John N. Tsitsiklis is a Clarence J Lebel Professor, with the Department of Electrical Engineering and Computer Science (EECS) at MIT and the Laboratory for Information and Decision Systems (LIDS). John N. Tsitsiklis was born in Thessaloniki, Greece, in 1958. He received the B.S. degree in Mathematics (1980), and the M.S. (1981), and Ph.D. (1984) degrees in Electrical Engineering, all from the Massachusetts Institute of Technology, Cambridge, Massachusetts, U.S.A.

During the academic year 1983-84, he was an acting assistant professor of Electrical Engineering at Stanford University, Stanford, California. Since 1984, he has been with the department of Electrical Engineering and Computer Science (EECS) at the Massachusetts Institute of Technology (MIT), where he is currently a Clarence J Lebel Professor of Electrical Engineering.

He has served as acting co-director (Spring 1996 and 1997), co-associate director (2008-2013), and finally as the director (2017-2020) of the Laboratory for Information and Decision Systems (LIDS). He has also served as a co-director of the Operations Research Center (ORC) (2002-2005), and as a member of the National Council on Research and Technology in Greece (2005-2007) and the associated Sectoral Research Council on Informatics (2011-2013). Finally, he has served (2013-2016) as the Chair of the Council of the Harokopio University, in Greece.

His research interests are in the fields of systems, optimization, control, and operations research. He is a coauthor of Parallel and Distributed Computation: Numerical Methods (1989, with D. Bertsekas), Neuro-Dynamic Programming (1996, with D. Bertsekas), Introduction to Linear Optimization (1997, with D. Bertsimas), and Introduction to Probability (1st ed. 2002, 2nd. ed. 2008, with D. Bertsekas). He is also a coinventor in seven awarded U.S. patents.

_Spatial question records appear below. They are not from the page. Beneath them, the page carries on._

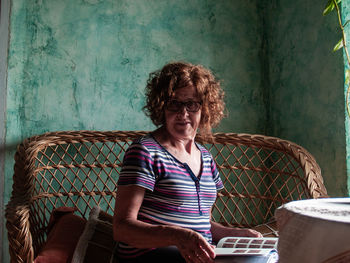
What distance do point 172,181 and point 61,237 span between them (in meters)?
0.50

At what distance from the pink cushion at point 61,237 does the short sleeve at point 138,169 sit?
0.38 m

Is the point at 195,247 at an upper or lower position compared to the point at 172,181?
lower

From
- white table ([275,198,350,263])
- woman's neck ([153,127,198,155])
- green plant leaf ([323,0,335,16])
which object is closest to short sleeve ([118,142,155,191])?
woman's neck ([153,127,198,155])

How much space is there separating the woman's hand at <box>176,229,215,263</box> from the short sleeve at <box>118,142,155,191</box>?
22 cm

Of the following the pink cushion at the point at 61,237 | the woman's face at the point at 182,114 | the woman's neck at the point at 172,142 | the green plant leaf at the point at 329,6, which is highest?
the green plant leaf at the point at 329,6

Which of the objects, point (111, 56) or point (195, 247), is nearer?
point (195, 247)

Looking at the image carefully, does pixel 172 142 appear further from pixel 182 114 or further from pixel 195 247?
pixel 195 247

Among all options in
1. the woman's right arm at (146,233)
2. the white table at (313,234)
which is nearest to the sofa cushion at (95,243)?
the woman's right arm at (146,233)

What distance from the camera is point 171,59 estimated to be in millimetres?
2131

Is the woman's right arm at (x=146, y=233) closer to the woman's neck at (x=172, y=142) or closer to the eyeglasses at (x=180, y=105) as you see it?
the woman's neck at (x=172, y=142)

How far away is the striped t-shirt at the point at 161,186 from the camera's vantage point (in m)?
1.16

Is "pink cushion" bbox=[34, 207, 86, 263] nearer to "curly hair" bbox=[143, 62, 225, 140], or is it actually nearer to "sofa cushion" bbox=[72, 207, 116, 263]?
"sofa cushion" bbox=[72, 207, 116, 263]

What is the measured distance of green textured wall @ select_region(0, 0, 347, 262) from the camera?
184 centimetres

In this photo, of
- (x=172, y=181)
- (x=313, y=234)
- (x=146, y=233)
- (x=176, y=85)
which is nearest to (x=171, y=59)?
(x=176, y=85)
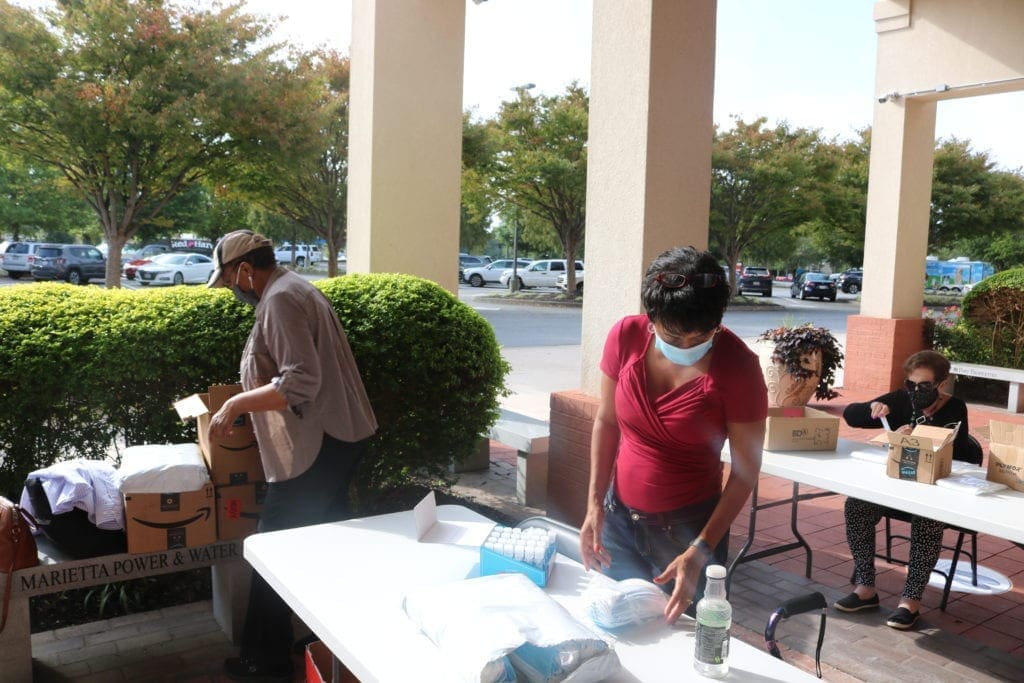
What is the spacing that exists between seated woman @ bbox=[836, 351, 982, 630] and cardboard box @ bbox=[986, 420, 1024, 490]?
38cm

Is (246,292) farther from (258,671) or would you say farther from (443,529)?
(258,671)

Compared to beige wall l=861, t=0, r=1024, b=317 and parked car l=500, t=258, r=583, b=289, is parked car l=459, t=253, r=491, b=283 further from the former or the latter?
beige wall l=861, t=0, r=1024, b=317

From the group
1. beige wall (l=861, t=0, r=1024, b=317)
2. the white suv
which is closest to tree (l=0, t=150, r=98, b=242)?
the white suv

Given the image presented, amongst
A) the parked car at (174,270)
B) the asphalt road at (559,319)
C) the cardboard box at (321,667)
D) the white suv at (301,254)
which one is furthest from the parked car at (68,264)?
the cardboard box at (321,667)

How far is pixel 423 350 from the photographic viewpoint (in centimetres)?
462

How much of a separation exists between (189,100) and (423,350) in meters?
11.8

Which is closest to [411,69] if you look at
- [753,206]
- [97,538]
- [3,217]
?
[97,538]

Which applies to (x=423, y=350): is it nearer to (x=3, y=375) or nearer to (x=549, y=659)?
(x=3, y=375)

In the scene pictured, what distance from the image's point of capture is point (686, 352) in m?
2.39

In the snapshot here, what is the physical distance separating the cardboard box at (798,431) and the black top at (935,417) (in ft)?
0.40

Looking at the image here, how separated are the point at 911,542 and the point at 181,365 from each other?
146 inches

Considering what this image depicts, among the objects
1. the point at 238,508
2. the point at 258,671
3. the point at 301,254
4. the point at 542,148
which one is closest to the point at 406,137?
the point at 238,508

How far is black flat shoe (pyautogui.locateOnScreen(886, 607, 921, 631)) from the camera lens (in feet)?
13.1

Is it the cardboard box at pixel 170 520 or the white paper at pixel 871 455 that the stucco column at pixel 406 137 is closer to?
the cardboard box at pixel 170 520
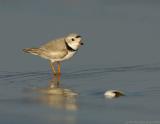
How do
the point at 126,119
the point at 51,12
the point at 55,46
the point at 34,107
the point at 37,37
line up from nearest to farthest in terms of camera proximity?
1. the point at 126,119
2. the point at 34,107
3. the point at 55,46
4. the point at 37,37
5. the point at 51,12

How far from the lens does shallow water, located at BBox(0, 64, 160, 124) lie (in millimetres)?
8641

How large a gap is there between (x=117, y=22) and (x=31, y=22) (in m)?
1.54

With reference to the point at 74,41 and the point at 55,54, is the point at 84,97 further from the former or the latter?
the point at 55,54

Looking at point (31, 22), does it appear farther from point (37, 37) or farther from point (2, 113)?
point (2, 113)

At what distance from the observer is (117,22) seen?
44.9 feet

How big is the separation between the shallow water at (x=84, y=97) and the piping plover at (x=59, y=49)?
0.50 meters

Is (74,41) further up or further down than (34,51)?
further up

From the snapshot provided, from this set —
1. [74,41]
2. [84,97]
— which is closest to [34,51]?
[74,41]

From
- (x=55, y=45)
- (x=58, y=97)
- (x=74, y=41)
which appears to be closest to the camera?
(x=58, y=97)

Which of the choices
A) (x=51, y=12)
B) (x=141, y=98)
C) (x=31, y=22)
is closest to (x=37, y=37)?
(x=31, y=22)

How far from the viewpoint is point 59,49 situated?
39.7 ft

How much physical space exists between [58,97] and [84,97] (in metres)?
0.37

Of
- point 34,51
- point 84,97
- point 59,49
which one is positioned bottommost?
point 84,97

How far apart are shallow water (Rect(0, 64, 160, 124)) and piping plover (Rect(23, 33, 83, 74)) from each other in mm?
500
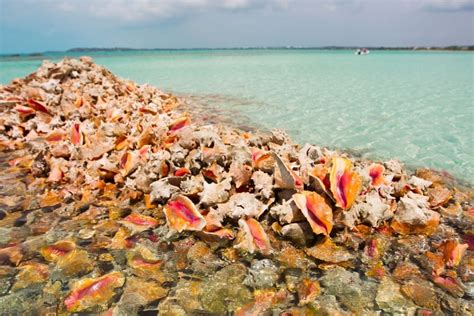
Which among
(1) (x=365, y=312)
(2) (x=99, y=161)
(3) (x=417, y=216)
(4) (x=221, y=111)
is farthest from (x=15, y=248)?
(4) (x=221, y=111)

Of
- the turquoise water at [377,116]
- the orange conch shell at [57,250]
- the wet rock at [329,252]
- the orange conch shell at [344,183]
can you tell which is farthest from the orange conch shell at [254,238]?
the turquoise water at [377,116]

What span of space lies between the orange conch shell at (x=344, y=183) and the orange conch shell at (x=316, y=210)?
0.12 metres

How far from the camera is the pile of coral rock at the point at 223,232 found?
2.41 m

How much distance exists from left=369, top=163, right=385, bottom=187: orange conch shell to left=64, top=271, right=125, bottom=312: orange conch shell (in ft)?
8.18

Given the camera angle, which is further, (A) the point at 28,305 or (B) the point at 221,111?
(B) the point at 221,111

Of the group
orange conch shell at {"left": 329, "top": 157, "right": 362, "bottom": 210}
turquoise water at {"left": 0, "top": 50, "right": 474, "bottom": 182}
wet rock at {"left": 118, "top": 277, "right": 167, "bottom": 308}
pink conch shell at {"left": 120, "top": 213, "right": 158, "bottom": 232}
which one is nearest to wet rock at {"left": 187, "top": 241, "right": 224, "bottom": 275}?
wet rock at {"left": 118, "top": 277, "right": 167, "bottom": 308}

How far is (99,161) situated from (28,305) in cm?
223

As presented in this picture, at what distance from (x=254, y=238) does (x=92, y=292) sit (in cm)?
122

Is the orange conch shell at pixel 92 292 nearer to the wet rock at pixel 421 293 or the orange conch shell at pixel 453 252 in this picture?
the wet rock at pixel 421 293

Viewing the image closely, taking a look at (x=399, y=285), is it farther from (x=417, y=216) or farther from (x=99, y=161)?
(x=99, y=161)

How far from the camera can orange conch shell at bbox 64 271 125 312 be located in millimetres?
2295

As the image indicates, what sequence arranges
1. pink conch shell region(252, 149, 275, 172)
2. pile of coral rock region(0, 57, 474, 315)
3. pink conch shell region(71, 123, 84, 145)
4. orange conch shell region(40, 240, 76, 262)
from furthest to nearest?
pink conch shell region(71, 123, 84, 145)
pink conch shell region(252, 149, 275, 172)
orange conch shell region(40, 240, 76, 262)
pile of coral rock region(0, 57, 474, 315)

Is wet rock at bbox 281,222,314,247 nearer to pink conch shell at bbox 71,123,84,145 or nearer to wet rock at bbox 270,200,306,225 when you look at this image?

He is a member of the National Academy of Engineering, and a Fellow of the IEEE (1999) and of INFORMS (2007). His distinctions include the ACM Sigmetrics Achievement Award (2016), the INFORMS John von Neumann Theory Prize (2018), and the IEEE Control Systems Award (2018). He holds honorary doctorates from the Université Catholique de Louvain, (2008), the Athens University of Economics and Business (2018), and the Harokopio University.